On Sunday, February 7th, rangers at the Badger Pass Ranger Station received a radio transmission from the Ostrander Ski Hut reporting that a park visitor staying at the hut was in respiratory distress from pulmonary edema. The hut keeper reported that the 48-year-old man had attempted to ski back to Badger Pass that morning but was forced to return to Ostrander Lake due to his medical condition. The Ostrander Lake area had received several feet of new snow over the previous 48 hours in addition to over eight feet of new snow that had fallen in a number of winter storms over the last two weeks. As access to the ski hut was delayed due to the difficult trail conditions, a helicopter hoist operation was launched at the same time as a ground rescue team departed for Ostrander Lake from Badger Pass. After several attempts to take off from Fresno, a rescue mission by a California Highway Patrol hoist-capable helicopter was cancelled due to fog and low clouds. A second helicopter capable of landing on snow was ordered from Columbia, and was able to land in Yosemite Valley to pick up ranger/medic Jeff Webb. This second helicopter was unable to fly to Ostrander Lake, though, due to low cloud cover. Meanwhile, the ground team reached the ski hut. Ranger/medics Chad Andrews and Keith Lober provided medical care, and, with the assistance of Yosemite SAR team members, Badger Pass ski patrol personnel, and several park visitors staying at Ostrander, began extricating the patient in an over-snow rescue litter. Additional SAR team members arrived from Badger Pass to help complete the nine-hour-long rescue mission. The principles of operational leadership played a significant role in the decision-making process throughout the incident.
avatar Re: Ailing Visitor Rescued From Ostrander Lake
February 11, 2010 05:12PM
Yeow.

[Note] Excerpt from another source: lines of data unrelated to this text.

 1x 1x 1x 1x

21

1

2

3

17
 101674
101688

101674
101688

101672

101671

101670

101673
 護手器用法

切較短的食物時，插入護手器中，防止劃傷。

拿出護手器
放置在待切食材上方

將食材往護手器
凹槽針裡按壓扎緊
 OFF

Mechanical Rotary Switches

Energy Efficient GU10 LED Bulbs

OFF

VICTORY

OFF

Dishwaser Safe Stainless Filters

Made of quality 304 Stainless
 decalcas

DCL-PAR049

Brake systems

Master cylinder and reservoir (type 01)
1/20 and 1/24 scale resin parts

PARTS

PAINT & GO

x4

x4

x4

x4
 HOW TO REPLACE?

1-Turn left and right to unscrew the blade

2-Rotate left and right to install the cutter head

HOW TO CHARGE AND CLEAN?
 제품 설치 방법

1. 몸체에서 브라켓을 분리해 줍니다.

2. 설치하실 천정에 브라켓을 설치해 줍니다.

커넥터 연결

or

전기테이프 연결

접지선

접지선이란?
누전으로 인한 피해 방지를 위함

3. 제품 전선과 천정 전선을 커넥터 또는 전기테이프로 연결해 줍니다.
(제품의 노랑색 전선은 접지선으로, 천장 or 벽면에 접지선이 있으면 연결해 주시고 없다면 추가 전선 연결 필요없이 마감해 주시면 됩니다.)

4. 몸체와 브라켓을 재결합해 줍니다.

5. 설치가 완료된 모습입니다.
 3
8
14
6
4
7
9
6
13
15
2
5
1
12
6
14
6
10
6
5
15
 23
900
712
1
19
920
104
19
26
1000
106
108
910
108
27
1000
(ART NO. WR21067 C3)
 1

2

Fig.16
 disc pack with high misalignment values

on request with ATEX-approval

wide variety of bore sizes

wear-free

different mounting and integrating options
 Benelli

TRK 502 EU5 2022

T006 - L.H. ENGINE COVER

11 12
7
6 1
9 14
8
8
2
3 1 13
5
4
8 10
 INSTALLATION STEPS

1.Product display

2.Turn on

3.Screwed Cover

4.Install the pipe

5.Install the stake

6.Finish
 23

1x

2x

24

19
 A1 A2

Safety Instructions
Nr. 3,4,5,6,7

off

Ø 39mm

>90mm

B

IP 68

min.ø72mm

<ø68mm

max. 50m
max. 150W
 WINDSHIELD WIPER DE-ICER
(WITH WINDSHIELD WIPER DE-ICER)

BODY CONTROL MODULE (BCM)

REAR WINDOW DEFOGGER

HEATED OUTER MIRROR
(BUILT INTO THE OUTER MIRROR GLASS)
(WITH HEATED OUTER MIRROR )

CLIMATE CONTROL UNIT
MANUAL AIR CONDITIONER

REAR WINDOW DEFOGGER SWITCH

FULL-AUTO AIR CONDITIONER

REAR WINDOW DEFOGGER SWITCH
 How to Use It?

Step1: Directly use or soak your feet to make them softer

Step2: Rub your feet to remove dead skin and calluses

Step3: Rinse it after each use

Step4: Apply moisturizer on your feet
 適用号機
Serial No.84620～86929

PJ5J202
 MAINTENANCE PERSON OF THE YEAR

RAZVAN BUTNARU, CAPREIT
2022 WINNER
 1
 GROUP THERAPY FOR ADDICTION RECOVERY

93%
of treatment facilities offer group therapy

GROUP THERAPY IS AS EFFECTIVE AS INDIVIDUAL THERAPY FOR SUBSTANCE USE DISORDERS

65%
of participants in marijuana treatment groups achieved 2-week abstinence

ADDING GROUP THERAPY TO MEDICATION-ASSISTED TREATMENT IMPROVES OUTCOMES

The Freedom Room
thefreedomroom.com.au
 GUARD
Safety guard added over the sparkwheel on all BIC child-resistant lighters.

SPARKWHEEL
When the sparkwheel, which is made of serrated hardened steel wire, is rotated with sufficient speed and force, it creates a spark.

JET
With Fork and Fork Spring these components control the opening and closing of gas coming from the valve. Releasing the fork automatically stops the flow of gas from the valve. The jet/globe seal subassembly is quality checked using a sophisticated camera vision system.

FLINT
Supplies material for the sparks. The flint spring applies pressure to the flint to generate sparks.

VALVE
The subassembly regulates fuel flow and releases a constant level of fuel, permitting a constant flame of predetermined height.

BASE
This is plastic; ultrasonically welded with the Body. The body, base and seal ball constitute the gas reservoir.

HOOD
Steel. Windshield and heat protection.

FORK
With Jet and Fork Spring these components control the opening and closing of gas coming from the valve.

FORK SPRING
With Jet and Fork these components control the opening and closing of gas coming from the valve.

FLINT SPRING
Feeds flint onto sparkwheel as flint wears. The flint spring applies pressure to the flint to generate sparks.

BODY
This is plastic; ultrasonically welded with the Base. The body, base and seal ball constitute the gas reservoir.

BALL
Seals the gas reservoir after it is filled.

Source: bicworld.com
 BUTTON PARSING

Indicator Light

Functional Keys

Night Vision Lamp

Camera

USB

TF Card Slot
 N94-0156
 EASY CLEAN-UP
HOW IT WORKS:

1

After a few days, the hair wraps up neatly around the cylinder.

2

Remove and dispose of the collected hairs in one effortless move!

Pulmonary edema at that altitude. What a surprise that must have been.



Old Dude
avatar Re: Ailing Visitor Rescued From Ostrander Lake
February 11, 2010 06:36PM
SOmething else must be a factor in his health -- HAPE usually occurs at altitude above eight thousand feet.
avatar Re: Ailing Visitor Rescued From Ostrander Lake
February 11, 2010 06:39PM
Quote
Bee
SOmething else must be a factor in his health -- HAPE usually occurs at altitude above eight thousand feet.

Ostrander is at 8500.
Re: Ailing Visitor Rescued From Ostrander Lake
February 12, 2010 06:00AM
My first post here.

High Altitude Illnesses by definition do occur above an arguable altitude of 8,000 feet but there is no such thing as a finite line that one crosses. There is a continuum of altitude effects that begin even lower. For example, night color vision begins to deteriorate at 5,000 feet. Airplanes keep cabins pressurized to 8,000 feet equivalent because that is where altitude effects become more clinically apparent. Obviously the higher one goes, the more effect. And yes, there may have been other factors in this case; fatigue, dehydration, hypothermia, high workload, injury, intercurrent illness, etc. All of these are contributory in some mysterious and unpredictable way. As an example, Edmund Hillary once developed HAPE after a rib injury at an altitude at which he, of course, had previously been proven capable.